• _WHAT IS BEING ASKED_:
In the entries below, identify every line with the string "parse" and copy it.
PROVIDED RECORDS section start
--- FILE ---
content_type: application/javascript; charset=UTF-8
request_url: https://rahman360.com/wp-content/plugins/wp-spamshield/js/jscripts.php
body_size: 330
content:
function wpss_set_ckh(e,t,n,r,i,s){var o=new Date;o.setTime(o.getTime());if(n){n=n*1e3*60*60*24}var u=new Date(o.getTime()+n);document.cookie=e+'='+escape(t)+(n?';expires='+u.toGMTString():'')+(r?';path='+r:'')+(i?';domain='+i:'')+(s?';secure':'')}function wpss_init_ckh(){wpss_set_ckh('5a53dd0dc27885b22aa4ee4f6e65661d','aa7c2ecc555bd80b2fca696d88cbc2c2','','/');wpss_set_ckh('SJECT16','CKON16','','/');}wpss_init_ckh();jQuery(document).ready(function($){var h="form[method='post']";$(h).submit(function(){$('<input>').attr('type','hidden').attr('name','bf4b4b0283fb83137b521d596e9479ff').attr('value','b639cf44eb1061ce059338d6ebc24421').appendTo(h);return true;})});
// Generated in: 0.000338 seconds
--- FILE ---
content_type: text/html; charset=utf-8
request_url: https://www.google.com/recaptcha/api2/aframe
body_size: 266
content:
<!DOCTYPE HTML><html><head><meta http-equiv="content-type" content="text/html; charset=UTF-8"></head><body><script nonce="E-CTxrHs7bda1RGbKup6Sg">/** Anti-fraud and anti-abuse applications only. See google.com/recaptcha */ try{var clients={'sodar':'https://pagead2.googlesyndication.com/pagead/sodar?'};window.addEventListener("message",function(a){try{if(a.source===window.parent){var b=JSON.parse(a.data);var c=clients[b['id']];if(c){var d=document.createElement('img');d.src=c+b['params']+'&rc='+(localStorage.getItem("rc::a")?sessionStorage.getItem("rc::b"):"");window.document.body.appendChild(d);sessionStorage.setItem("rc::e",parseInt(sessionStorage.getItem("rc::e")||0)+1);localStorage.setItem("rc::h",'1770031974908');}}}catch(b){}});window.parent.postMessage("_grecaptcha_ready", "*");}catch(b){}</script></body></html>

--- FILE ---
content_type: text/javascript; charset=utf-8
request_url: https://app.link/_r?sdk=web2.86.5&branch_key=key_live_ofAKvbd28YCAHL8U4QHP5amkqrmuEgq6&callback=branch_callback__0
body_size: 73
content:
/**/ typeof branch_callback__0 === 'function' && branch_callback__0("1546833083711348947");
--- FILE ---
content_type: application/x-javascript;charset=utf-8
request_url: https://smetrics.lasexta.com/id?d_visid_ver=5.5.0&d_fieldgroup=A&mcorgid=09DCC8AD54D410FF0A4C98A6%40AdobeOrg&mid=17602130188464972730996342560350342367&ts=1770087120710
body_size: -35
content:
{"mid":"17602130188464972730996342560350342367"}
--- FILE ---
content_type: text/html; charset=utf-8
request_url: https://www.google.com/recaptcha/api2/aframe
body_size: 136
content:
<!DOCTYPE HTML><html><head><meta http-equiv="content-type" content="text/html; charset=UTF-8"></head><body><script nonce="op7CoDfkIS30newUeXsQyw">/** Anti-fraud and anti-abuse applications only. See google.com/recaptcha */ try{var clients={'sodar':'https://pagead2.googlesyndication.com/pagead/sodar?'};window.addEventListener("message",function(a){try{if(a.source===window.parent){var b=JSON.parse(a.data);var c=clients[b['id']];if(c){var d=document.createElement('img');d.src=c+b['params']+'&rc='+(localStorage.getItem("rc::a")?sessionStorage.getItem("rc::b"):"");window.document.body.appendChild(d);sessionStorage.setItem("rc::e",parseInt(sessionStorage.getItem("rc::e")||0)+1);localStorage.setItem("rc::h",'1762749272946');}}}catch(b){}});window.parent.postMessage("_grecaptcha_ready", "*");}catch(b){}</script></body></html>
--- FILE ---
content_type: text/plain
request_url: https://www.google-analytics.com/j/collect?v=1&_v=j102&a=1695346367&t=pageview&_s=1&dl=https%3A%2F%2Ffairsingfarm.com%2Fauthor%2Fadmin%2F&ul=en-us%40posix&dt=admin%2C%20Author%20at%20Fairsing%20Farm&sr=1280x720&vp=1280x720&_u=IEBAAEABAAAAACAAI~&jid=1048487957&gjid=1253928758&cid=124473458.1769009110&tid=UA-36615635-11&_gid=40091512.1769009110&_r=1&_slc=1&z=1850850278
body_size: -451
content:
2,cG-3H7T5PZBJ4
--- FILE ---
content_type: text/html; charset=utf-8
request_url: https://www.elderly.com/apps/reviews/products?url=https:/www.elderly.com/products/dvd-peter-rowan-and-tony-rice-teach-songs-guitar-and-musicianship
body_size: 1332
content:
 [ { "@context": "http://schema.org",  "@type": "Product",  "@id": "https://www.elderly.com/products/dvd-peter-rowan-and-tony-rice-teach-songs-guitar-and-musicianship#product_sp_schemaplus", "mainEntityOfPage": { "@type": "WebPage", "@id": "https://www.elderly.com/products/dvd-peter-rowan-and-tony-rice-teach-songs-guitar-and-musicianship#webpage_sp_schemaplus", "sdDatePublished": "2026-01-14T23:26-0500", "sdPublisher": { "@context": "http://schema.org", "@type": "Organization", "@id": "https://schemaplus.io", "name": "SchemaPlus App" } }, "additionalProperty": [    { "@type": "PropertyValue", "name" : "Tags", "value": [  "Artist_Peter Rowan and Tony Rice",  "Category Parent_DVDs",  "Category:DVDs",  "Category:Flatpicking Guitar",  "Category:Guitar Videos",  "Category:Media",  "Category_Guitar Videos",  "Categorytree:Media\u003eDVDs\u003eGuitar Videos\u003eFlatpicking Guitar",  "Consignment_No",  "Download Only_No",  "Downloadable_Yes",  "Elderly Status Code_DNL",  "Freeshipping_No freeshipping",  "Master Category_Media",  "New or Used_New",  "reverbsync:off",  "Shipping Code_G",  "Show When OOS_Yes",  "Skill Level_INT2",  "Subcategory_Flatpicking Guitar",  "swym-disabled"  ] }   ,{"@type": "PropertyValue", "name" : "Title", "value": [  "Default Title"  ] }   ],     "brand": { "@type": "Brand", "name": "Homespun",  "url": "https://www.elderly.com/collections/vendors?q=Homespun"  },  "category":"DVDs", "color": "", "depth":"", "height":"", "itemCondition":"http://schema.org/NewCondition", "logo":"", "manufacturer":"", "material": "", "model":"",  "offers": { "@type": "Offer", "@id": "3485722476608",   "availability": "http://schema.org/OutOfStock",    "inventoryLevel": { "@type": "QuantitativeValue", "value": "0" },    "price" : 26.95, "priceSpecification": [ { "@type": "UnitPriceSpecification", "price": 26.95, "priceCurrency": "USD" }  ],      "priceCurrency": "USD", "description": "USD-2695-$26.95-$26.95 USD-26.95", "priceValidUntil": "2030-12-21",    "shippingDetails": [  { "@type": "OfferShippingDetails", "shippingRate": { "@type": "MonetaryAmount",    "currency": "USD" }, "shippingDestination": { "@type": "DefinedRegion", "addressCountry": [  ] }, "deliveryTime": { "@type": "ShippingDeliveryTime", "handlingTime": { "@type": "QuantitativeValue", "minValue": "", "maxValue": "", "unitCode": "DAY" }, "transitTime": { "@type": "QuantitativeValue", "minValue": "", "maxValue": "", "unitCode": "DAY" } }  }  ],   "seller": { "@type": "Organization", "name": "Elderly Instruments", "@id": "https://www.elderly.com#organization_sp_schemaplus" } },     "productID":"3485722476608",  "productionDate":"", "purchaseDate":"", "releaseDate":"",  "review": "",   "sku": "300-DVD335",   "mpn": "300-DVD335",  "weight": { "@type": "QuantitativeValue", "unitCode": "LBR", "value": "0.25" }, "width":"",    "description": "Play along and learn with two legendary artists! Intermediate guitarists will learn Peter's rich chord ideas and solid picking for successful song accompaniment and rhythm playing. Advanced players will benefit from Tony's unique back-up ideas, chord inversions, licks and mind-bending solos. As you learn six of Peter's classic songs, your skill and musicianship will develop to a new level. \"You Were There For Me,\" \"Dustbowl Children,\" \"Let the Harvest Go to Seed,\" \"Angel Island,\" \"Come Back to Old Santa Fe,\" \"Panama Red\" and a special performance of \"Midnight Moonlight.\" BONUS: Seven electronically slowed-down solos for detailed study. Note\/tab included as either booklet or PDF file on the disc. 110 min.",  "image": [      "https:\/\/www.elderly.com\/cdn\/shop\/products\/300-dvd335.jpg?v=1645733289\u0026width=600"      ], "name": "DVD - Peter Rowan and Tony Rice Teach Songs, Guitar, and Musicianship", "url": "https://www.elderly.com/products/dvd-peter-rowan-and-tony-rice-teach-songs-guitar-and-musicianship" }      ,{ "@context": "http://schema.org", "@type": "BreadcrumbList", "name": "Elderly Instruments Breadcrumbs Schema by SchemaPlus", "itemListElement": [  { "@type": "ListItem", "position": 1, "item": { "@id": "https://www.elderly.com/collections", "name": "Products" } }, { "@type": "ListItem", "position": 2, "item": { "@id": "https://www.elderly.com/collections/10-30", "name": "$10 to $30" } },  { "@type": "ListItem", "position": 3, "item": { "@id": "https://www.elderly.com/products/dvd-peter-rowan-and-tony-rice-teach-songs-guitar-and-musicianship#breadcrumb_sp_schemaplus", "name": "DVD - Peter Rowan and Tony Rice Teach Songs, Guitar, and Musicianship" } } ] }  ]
PROVIDED RECORDS section end
• _EXPECTED OUTPUT_:
<!DOCTYPE HTML><html><head><meta http-equiv="content-type" content="text/html; charset=UTF-8"></head><body><script nonce="E-CTxrHs7bda1RGbKup6Sg">/** Anti-fraud and anti-abuse applications only. See google.com/recaptcha */ try{var clients={'sodar':'https://pagead2.googlesyndication.com/pagead/sodar?'};window.addEventListener("message",function(a){try{if(a.source===window.parent){var b=JSON.parse(a.data);var c=clients[b['id']];if(c){var d=document.createElement('img');d.src=c+b['params']+'&rc='+(localStorage.getItem("rc::a")?sessionStorage.getItem("rc::b"):"");window.document.body.appendChild(d);sessionStorage.setItem("rc::e",parseInt(sessionStorage.getItem("rc::e")||0)+1);localStorage.setItem("rc::h",'1770031974908');}}}catch(b){}});window.parent.postMessage("_grecaptcha_ready", "*");}catch(b){}</script></body></html>
<!DOCTYPE HTML><html><head><meta http-equiv="content-type" content="text/html; charset=UTF-8"></head><body><script nonce="op7CoDfkIS30newUeXsQyw">/** Anti-fraud and anti-abuse applications only. See google.com/recaptcha */ try{var clients={'sodar':'https://pagead2.googlesyndication.com/pagead/sodar?'};window.addEventListener("message",function(a){try{if(a.source===window.parent){var b=JSON.parse(a.data);var c=clients[b['id']];if(c){var d=document.createElement('img');d.src=c+b['params']+'&rc='+(localStorage.getItem("rc::a")?sessionStorage.getItem("rc::b"):"");window.document.body.appendChild(d);sessionStorage.setItem("rc::e",parseInt(sessionStorage.getItem("rc::e")||0)+1);localStorage.setItem("rc::h",'1762749272946');}}}catch(b){}});window.parent.postMessage("_grecaptcha_ready", "*");}catch(b){}</script></body></html>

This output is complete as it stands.